[Information shown]
▬▬▬

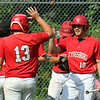 Tyngsboro vs Lunenburg baseball. Tyngsboro's Ryan Wall (13) greets JT Shaffer (10), who scored from second on a double by Ryan Guillmette in the top of the fourth inning. SUN/Julia Malakie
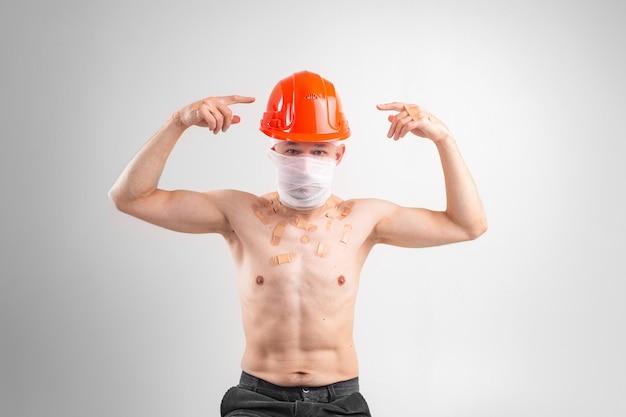 Ritratto di uomo con la faccia ferita e la testa bendata che mostra con le dita al casco protettivo sulla sua testa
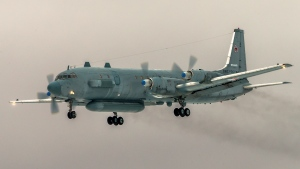 FILE- In this file photo taken on Saturday, March 4, 2017, The Russian Il-20 electronic intelligence plane of the Russian air force with the registration number RF 93610, which was accidentally downed by Syrian forces responding to an Israeli air strike flies near Kubinka airport, outside Moscow, Russia. The Russian Defense Ministry on Sunday Sept. 23, 2018, has renewed its accusations against Israel for causing the downing of a Russian military plane over Syria. (AP Photo/Marina Lystseva)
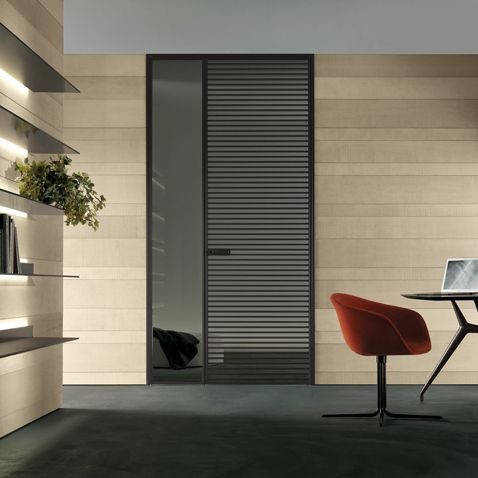 double swing door Even with brown aluminium structure and transparent grey glass.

▬▬▬

[Task] Set the listing down exactly, without its pictures.

[Worked solution]
 Tyngsboro vs Lunenburg baseball. Tyngsboro's Ryan Wall (13) greets JT Shaffer (10), who scored from second on a double by Ryan Guillmette in the top of the fourth inning. SUN/Julia Malakie
 Ritratto di uomo con la faccia ferita e la testa bendata che mostra con le dita al casco protettivo sulla sua testa
 FILE- In this file photo taken on Saturday, March 4, 2017, The Russian Il-20 electronic intelligence plane of the Russian air force with the registration number RF 93610, which was accidentally downed by Syrian forces responding to an Israeli air strike flies near Kubinka airport, outside Moscow, Russia. The Russian Defense Ministry on Sunday Sept. 23, 2018, has renewed its accusations against Israel for causing the downing of a Russian military plane over Syria. (AP Photo/Marina Lystseva)
 double swing door Even with brown aluminium structure and transparent grey glass.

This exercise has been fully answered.